** Start Data supplied **

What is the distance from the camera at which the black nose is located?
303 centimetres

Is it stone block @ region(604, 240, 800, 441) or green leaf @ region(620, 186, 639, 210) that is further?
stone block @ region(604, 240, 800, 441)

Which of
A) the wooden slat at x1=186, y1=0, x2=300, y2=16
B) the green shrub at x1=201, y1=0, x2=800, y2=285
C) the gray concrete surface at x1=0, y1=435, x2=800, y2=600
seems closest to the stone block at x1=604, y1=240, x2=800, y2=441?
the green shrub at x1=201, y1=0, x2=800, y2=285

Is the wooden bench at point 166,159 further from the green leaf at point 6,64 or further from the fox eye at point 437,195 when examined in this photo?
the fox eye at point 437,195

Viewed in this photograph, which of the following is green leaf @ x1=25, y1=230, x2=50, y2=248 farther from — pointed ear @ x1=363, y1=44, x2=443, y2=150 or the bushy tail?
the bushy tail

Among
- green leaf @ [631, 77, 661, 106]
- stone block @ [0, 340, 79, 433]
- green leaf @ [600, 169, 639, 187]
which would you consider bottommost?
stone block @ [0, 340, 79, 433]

** End Data supplied **

**Your task:**
Return every entry exactly as given.

**The response:**
What is the distance from the camera at which the black nose is located?
303 centimetres

Is it stone block @ region(604, 240, 800, 441) or green leaf @ region(620, 186, 639, 210) that is further?
stone block @ region(604, 240, 800, 441)

Which of
A) the wooden slat at x1=186, y1=0, x2=300, y2=16
B) the green shrub at x1=201, y1=0, x2=800, y2=285
C) the gray concrete surface at x1=0, y1=435, x2=800, y2=600
seems closest to the stone block at x1=604, y1=240, x2=800, y2=441?
the green shrub at x1=201, y1=0, x2=800, y2=285

Is the wooden bench at point 166,159 further from the green leaf at point 6,64 or further from the fox eye at point 437,195 when examined in this photo?
the fox eye at point 437,195

Viewed in this photograph, which of the following is green leaf @ x1=25, y1=230, x2=50, y2=248 farther from — pointed ear @ x1=363, y1=44, x2=443, y2=150 or the bushy tail?
the bushy tail

Among
- green leaf @ [631, 77, 661, 106]
- stone block @ [0, 340, 79, 433]
- green leaf @ [600, 169, 639, 187]
which would you consider bottommost?
stone block @ [0, 340, 79, 433]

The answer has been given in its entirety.